The COTUS was built as a limit to the FEDERAL government. The states were supposed to me under control of the people.

"Congress shall make no law establishing a state religion."

Do you realize that Massachusetts, I think one or two more states, had official state religions for YEARS after the constitution?

Why? How? Well, for one thing, the states are not "congress". For another, that amendment, and all the others, doesn't apply to the states.

Back in the days of the constitution, the people had FAR more allegiance to their own states than the did to the "United States". Who was the civil war general from Virginia that joined the confederacy only because Virginia did? The states were where they were involved, the states were under control of the people.

See, in those days, it was assumed that the states WERE the people. The actions of the state governments in modern times would have been unthinkable. It wasn't necessary for the COTUS to apply to the states. They wouldn't have removed the rights of the people. (As "people" was defined at the time, that's another discussion.) They WERE the people. The people wrote their OWN constitutions, and they included protections for their God-given rights.

The single biggest problem that we have today, the source of most of our other problems, is that we have long since lost control of the STATE governments.

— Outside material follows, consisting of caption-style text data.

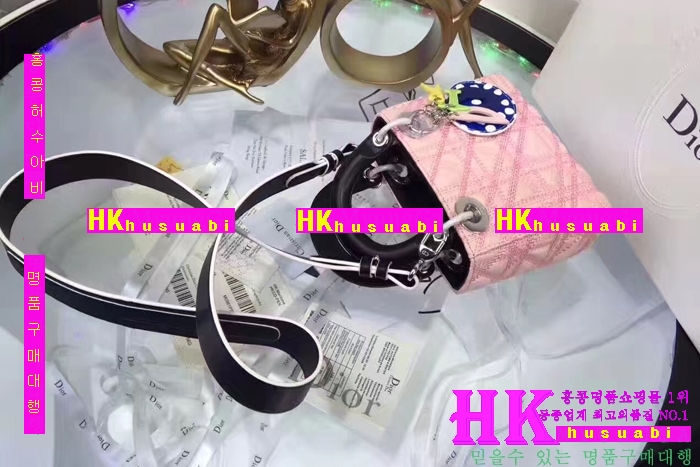NEW ��� �Ż� ������ ����� DO170412-6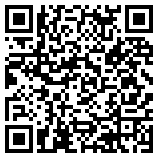 QR Code for O'conner Joseph A III in New Orleans, LA 70112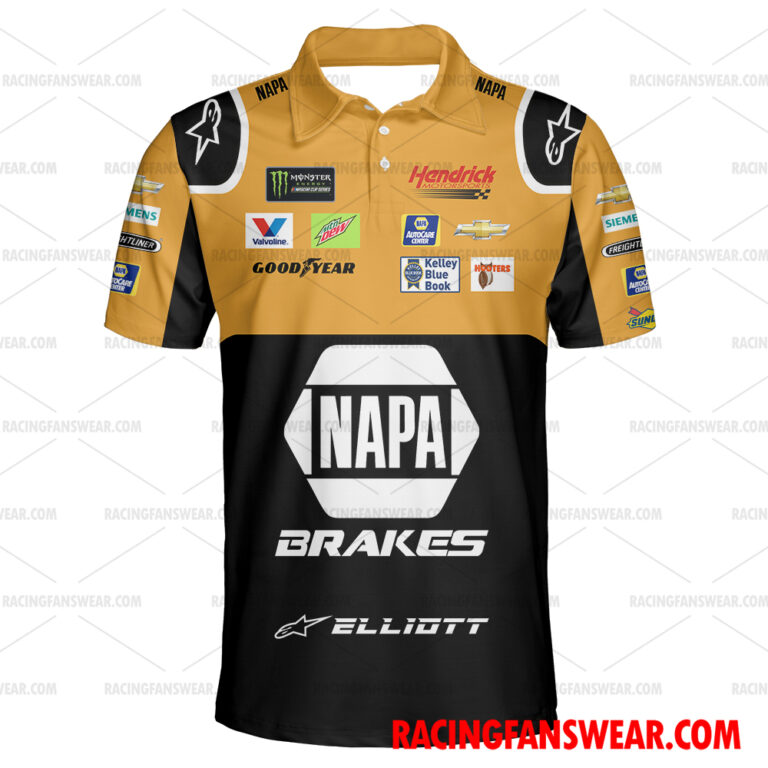 Nascar store - Loyal fans of Chase Elliott's Unisex Hawaiian Shirt,Unisex Polo Shirt,Kid Hawaiian Shirt,Kid Polo Shirt:vintage nascar racing suit,uniform,apparel,shirts,merch,hoodie,jackets,shorts,sweatshirt,outfits,clothes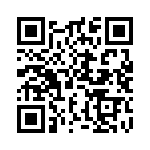 ESQ-134-34-T-D QRCode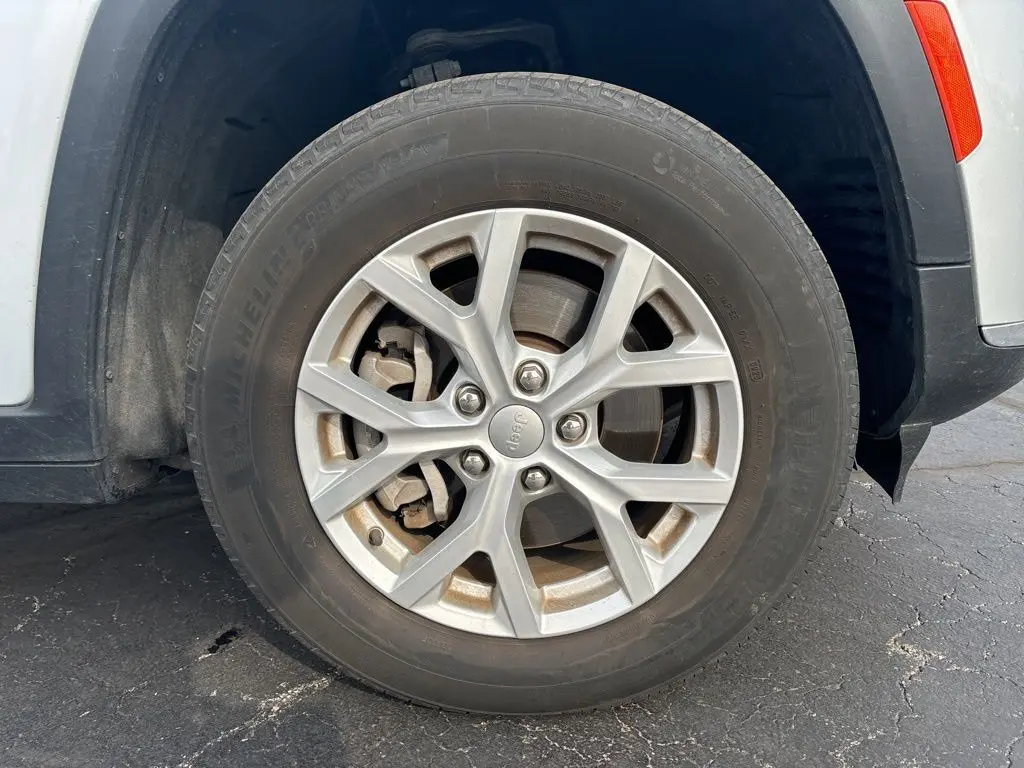 image-8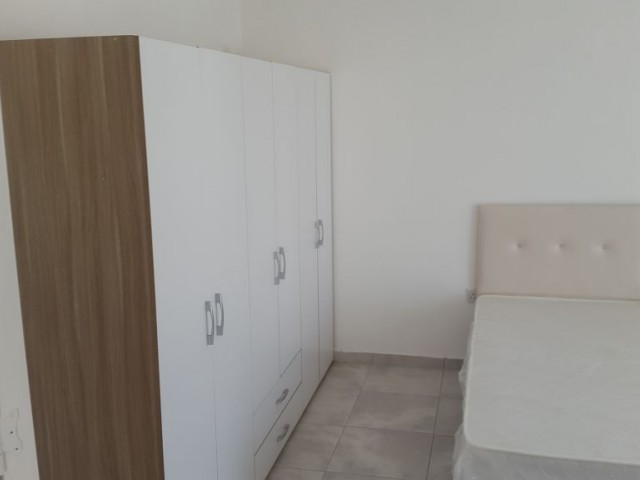 2 bedroom flat for rent in Gönyeli, Nicosia. (5 remaining) 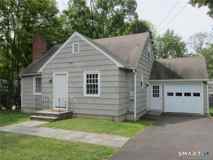 8 Rochambeau Ave - Photo 1 of 1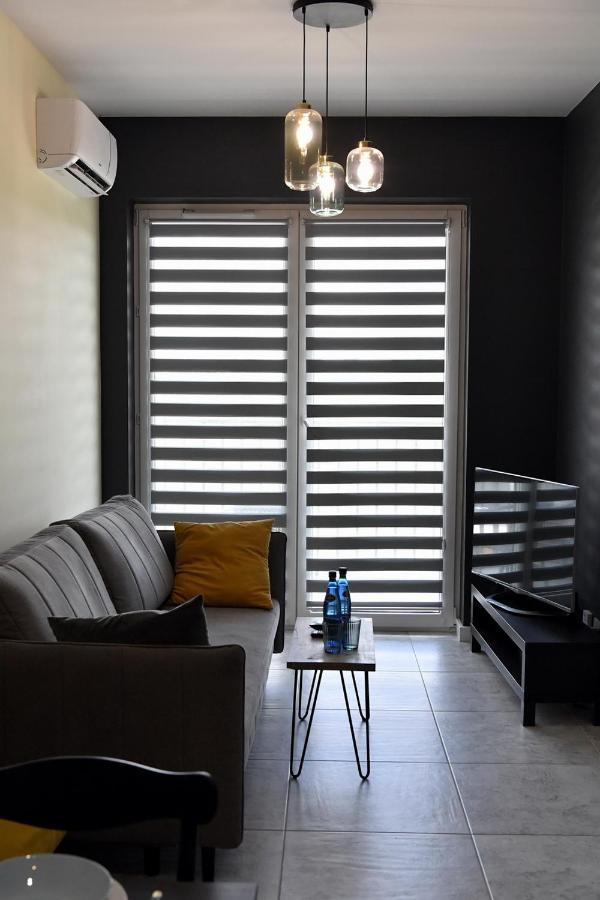 Ach To Tu! Apartament זאטור מראה חיצוני תמונה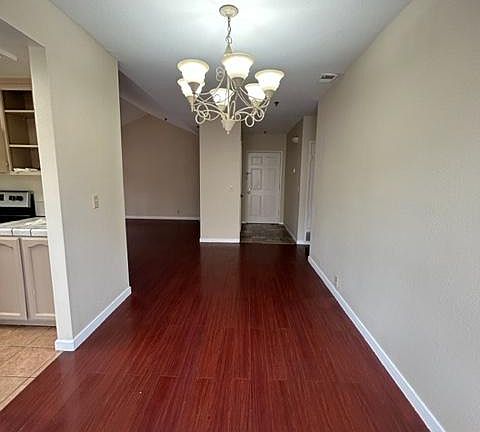 4th image of 20651 Celeste Cir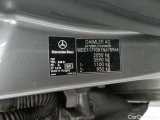  Mercedes  CLA-Klasse Mercedes-Benz CLA Shooting Brake CLA 200 d Aut. 5d #20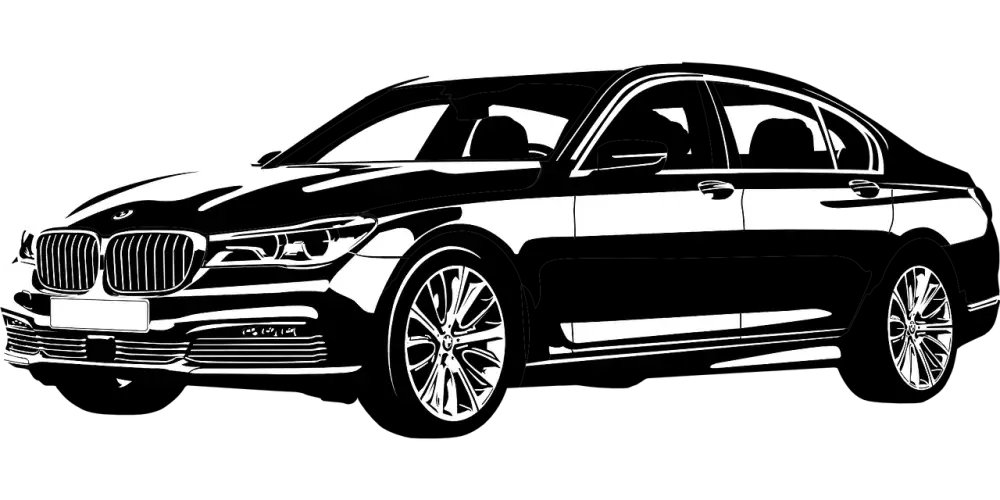 Sedmá Nemoc Dospělí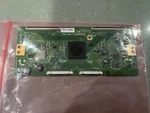 6870C-0562A Lg Tv Motherboard LC650EQL-SHP2 Control For Inch. Fixed Price $17.59.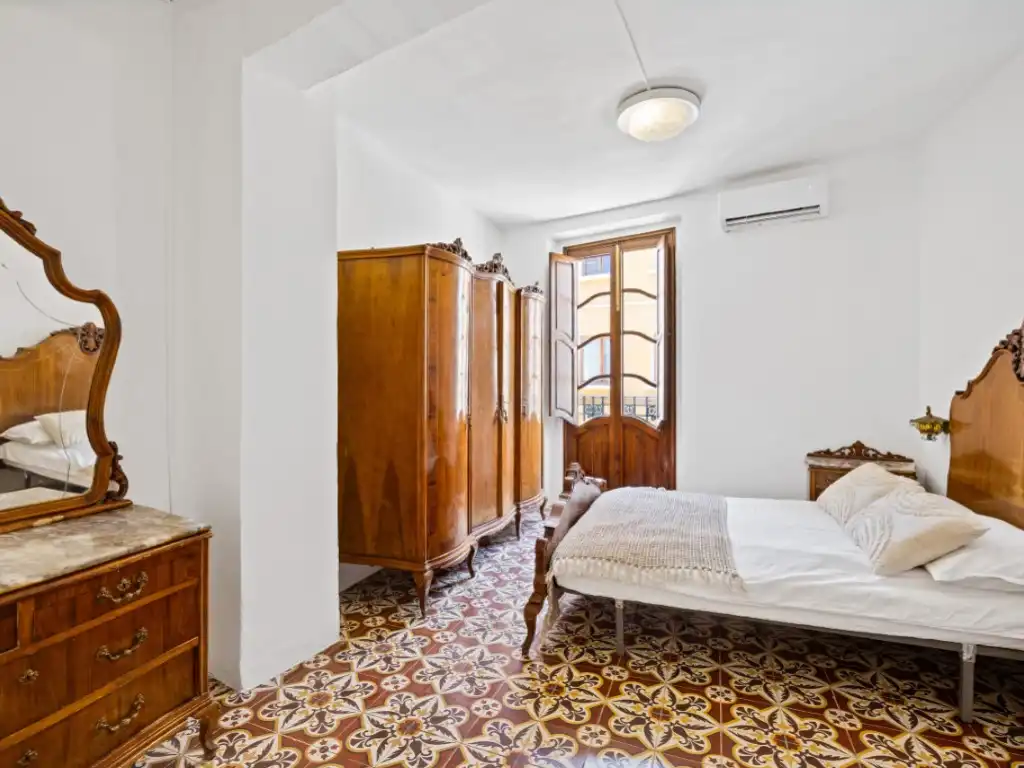 Terraced house for sale in Oliva pueblo, imagen 16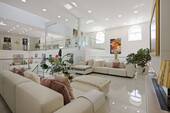 WWW.BOUWENS.DE - 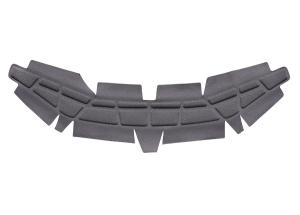 Petzl - Comfort Foam for Vertex and Strato helmets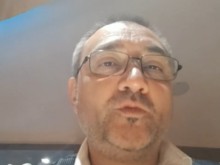 ����. ��������:����� ��� �� ��������� ���������� �� ������ �� ����� �� �������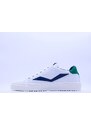 VOILE BLANCHE Sneakers uomo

They are no longer of the people, for the people. They are of the bureaucrats, for the powerful and connected.

If we regained control of our state and local governments we would, by default, regain control of the Federal government.


That is not the case. The 10th Amendment is proof enough that there is a separation between the "states" and "the people" as two different entities.

The People wrote the US Constitution forming a central government. That constitution then created a means to form states, which also guaranteed each new state a republican form of government. The people then wrote each state's constitution either prior to or post constitutional ratification. As states entered the newly formed union under the constitution they were bound to the terms of the people's constitution as supreme law of the land, also any amends to the constitution there after. The people specifically reserved the RTKA to themselves in an amendment, which the states must honor as if it were part of the original constitution.

Legally, these present states did not exist prior to the US Constitution's ratification. They were states, colonies, territories, republics, of other charters, nations, etc. The US Constitution doesn't just set parameters of the central government, it also sets restrictions on the states in other Articles thus furthering the proof that the Constitution applies to the states as well.

Had the Founding Fathers wanted to share the Right to Keep and Bear Arms between the states and the people, they would have written the 2nd Amendment as they did the 10th Amendment.